- Language: English

Publication
- Publisher: The New Yorker
- Publication date: December 8, 1951

= Taste (short story) =

1951 short story by Roald Dahl

"Taste" is a short story by Roald Dahl that was first published in the December 8 1951 edition of The New Yorker and was included in the 1953 collection Someone Like You.

== Plot summary ==
There are six people eating a fine dinner at the house of Mike Schofield, a London stockbroker: Mike, his wife and daughter, an unnamed narrator and his wife, and a wine connoisseur, Richard Pratt. Pratt often makes small bets with Schofield to guess what wine is being served at the table, but during the night in the story he is uninterested, instead attempting to socialize with Schofield's eighteen-year-old daughter, Louise.

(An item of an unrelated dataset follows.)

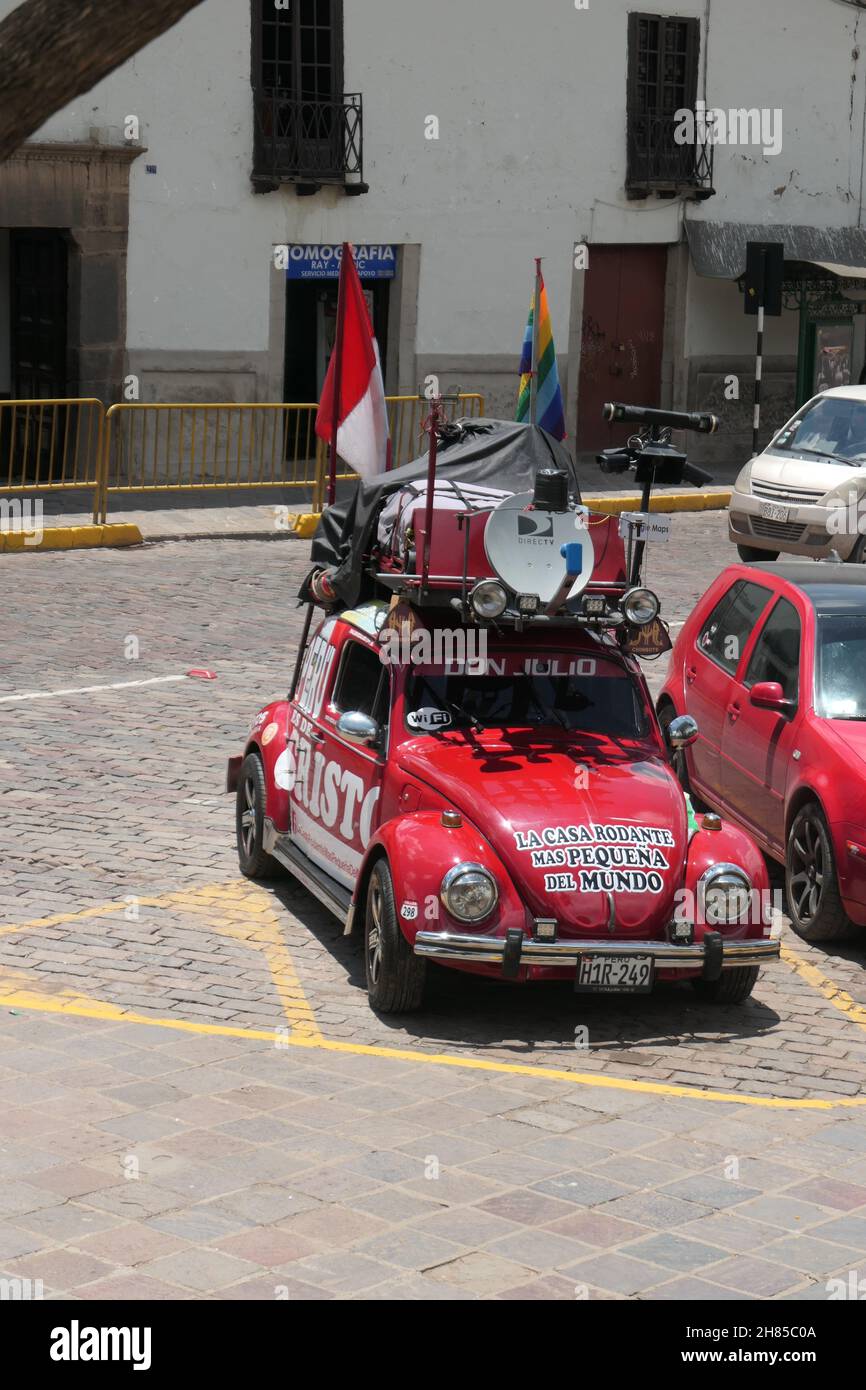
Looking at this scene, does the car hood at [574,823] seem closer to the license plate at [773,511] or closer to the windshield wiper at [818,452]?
the license plate at [773,511]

When Schofield brings the second wine of the night he remarks that it will be impossible to guess where it is from, but Pratt takes that as a challenge. The tough talk on both sides leads the two to increase the bet until Pratt declares that he would like to bet for the hand of Schofield's daughter in marriage — if he loses, he will give Schofield both of his houses. Though his wife and daughter are horrified, Mike eventually convinces them to accept the bet — it is simply too good a deal to pass up, especially since he is sure the wine will be impossible to identify.

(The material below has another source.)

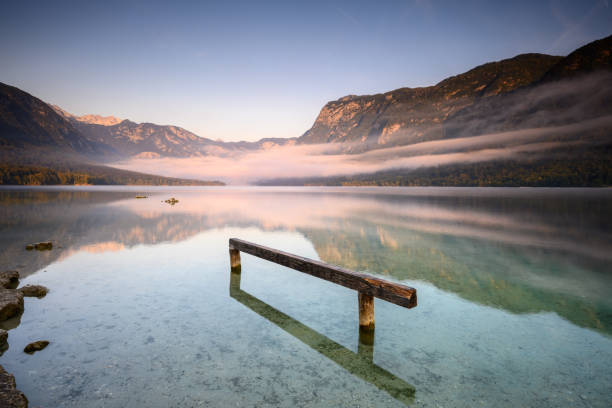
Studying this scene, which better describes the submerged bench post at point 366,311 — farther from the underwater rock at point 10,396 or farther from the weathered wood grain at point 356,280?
the underwater rock at point 10,396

However, Pratt gradually proceeds to name the exact district, commune, vineyard, and the year of the wine. At this moment, however, the maid walks in and returns to Pratt his glasses, which he had left on the cabinet in the study earlier in the evening where the bottle had been left out to reach room temperature. (Pratt had picked out this place in the study on an earlier visit as the ideal place to sit the wine — his glasses being left there reveals that he knew the wine in advance and cheated on the bet.) With Pratt's deception having been revealed to all the table, Mike's wife pleads with him to calm down as he sits up angrily in his chair.

==Adaptations==
- The story was turned into a one-act opera "A Question of Taste" by William Schuman in 1989.
- "Taste" was adapted into a 1980 episode of the show Tales of the Unexpected.
- The 2015 Russian short film Taste (Vkus) directed by Ekaterina Krasner is adapted from Taste by Roald Dahl.